Have recently been introduced to a document (or series of documents) that may hold the key to Cyrus Ballard's final resting place: Major E. B. Whitman's Final Report (1869). Likely held at the National Archives in Washington, D.C., the document records four years of effort after the end of the Civil War, to track down all Union soldier remains in the Southern States and relocate them to National Cemeteries.

According to those who have seen the document, Major Whitman kept meticulous notes in regard to original burial location, any identifying markers (such as wooden headboards), grave goods found with the remains (such as rings, watches and pocket knives). If the remains could be identified, they were; and a marker was provided with the soldier's identity at the National Cemetery. If the soldier's identity could not be verified, he was buried in the National Cemetery (with all possible clues indicating his identity recorded by Major Whitman) but with his headstone indicating "Unknown."

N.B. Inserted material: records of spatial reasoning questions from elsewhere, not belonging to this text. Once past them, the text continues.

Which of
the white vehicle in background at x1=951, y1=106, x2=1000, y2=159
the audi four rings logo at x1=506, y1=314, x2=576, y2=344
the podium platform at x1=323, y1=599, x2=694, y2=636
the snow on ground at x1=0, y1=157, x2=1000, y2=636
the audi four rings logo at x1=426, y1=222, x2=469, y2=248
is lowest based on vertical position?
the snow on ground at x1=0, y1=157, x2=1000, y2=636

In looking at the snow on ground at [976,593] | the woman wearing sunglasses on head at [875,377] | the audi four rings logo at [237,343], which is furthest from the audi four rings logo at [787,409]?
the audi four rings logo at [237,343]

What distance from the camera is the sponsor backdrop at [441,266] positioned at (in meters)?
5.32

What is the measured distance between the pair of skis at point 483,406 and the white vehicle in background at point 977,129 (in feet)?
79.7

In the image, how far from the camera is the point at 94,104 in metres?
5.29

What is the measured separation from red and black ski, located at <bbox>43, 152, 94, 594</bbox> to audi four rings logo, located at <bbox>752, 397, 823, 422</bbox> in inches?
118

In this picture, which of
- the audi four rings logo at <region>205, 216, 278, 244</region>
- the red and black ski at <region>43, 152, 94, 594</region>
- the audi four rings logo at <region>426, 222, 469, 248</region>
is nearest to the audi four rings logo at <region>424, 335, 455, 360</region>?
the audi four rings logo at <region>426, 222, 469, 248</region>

The good news: if Cyrus Ballard's remains were recovered, that circumstance (with date, original location of grave, and final resting place) are recorded in "Whitman's Final Report." The bad news: Cyrus Ballard was either recorded as one of tens of thousands of soldiers labelled as "Unknown" ...or his body still remains in the South, undiscovered by the Whitman Burial Team. (I am attempting to track access to this record via the Internet, but it may only be accessible at the National Archives in Washington.)

All the best

Ozzy

References:    http://www.cem.va.gov/cem/history/timeline/timeline-1869.asp  Cover Page of "Report of bvt-LtCol E.B. Whitman"

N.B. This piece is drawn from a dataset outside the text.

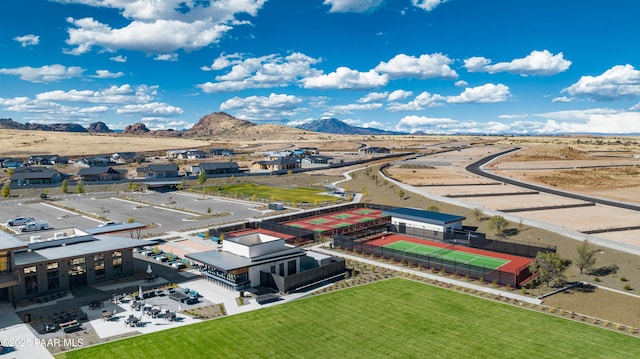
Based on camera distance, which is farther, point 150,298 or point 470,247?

 http://www.archivesfoundation.org/documents/whitmans-report-cemeteries-shiloh-illustration/   Whitman's Final Report (1869)

http://www.cem.va.gov/cem/pdf/InterpretiveSigns/CorinthNationalCemetery.pdf  Major Whitman's involvement with Corinth

SDG topic "Shiloh Memorial Park" posts of 6 and 7 SEP 2018.

SDG topic "The Division that never Was" post of 6 SEP 2018 by Hank.